Toad appeared and we overpowered him.  The man staggered, shedding blood and staring glassy eyed at us.  Then he smiled, a bright white smile.

Then he died.

We pillaged their camp, the food, the weapons, the blankets, and the lone slat ribbed mule that carried their gear.  It looked at us forlornly, knowing its days were nearing the end and wanting that release.  I looked away and loaded my share, throwing aside trash and personal affects.

There was a locket, golden and etched with fancy lettering. Inside was a picture of a woman and a child, smiling, happy and pure. And dead. I tucked the locket into my coat and dismantled the tent they had.

The dead men hadn’t begun cooling yet when we abandoned the camp with our winnings, the mule hefting the bulk of the load and following along silently.  We headed toward the hills, into the hard territory that no one went into. We knew the routes and we knew the dangers, they didn’t hamper us.

“Nice haul.” Toad said, grinning.

“Suppose so,” I respond. “Three men dead.”

“They’d have killed us,” he explained.

“Yeah.”

The moon was a skeletal sliver in the sky, mocking in its aloof position in the heavens. Did it watch us all and laugh at the remnants of humanity scrabbling for some kind of life?  Did it speak to God and nudge his side, pointing down at the antlike figures wasting away below and chuckle?

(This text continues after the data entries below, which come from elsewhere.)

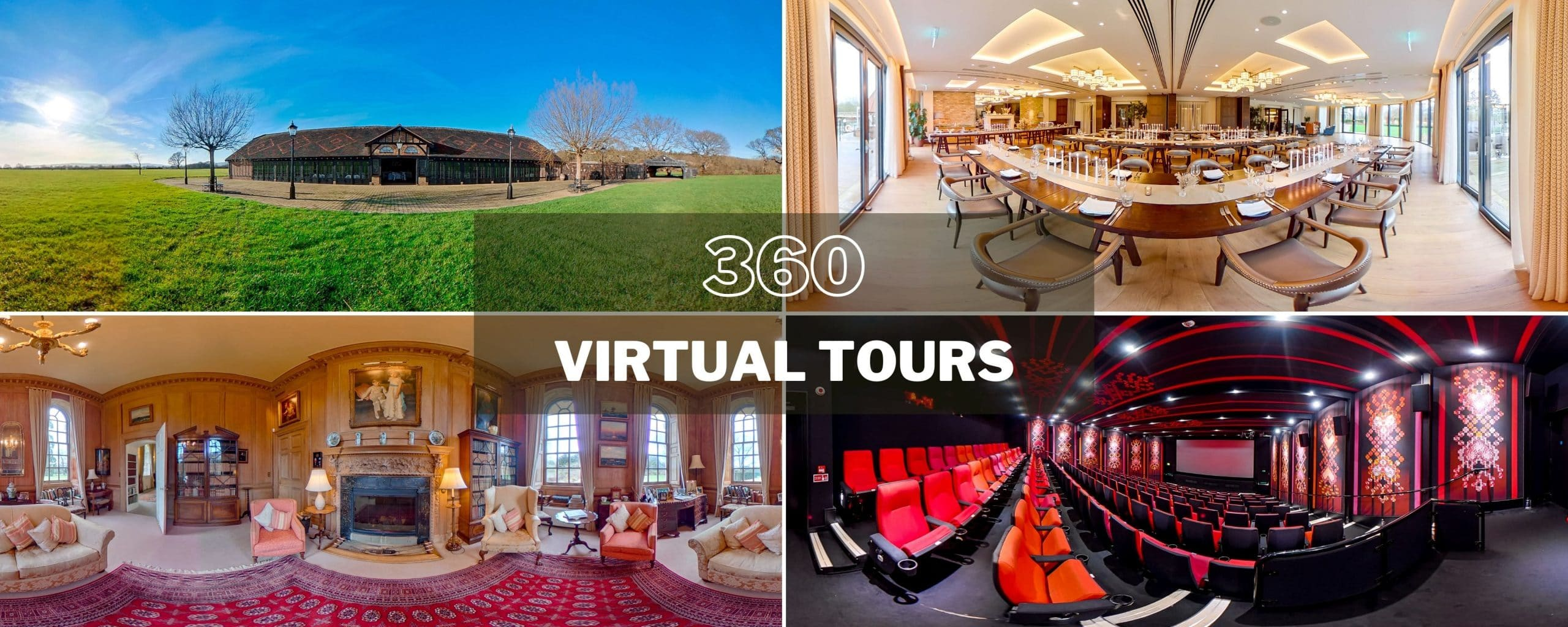 selection of images of 360 virtual tours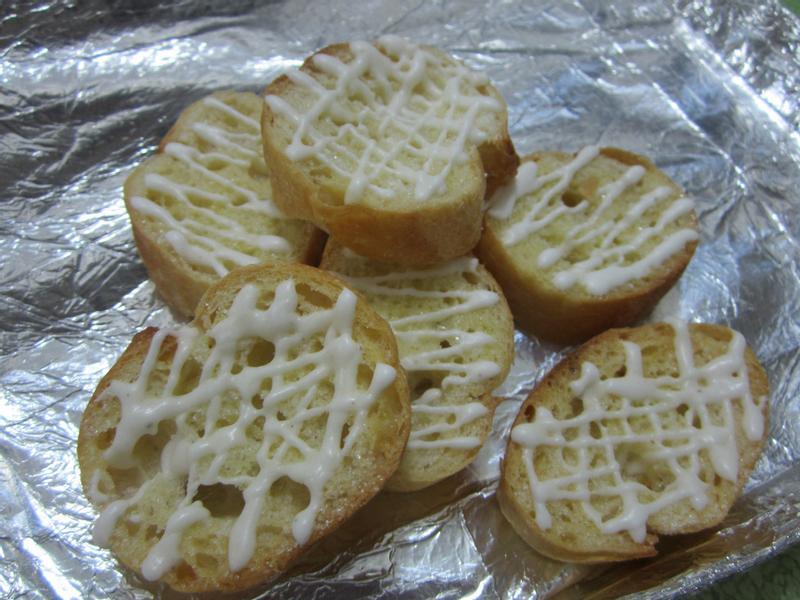 法國麵包脆餅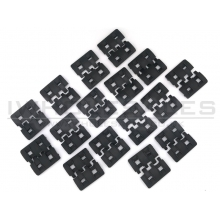 Cyma XTM-1 Rail Cover Set (Black - 32pcs - HY-205)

I shook my head; there was only badness when thinking such things. Best avoid it. Best avoid the pain and the misery. There was always enough around without coaxing it with thoughts.

The mule was old and gamey, but it was food and it filled my stomach.  The bones crunched under my teeth and the salty marrow brought back memories of an old and long past time. I smiled for a moment.

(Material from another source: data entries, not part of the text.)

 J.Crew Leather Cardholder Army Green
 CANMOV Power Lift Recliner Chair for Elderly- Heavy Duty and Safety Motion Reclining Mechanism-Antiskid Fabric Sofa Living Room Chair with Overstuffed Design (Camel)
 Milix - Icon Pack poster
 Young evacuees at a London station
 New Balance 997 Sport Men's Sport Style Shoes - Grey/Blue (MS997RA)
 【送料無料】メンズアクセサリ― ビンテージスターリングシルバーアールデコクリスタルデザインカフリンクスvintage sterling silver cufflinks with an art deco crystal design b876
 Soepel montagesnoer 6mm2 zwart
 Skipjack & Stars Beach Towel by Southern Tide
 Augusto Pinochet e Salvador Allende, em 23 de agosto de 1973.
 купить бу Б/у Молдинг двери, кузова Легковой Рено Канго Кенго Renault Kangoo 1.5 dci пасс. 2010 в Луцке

Toad fell asleep, belly full and contentment on his face.

I wandered the camp, crossing sand scoured rocks and staring down at the mist-shrouded valley.  There were no lights. It had been a major city once, thousands of people, living, loving, existing. There were only skeletons there now.  Another dead city, another group of survivors slain for what they had.

Was there ever going to be an end to it?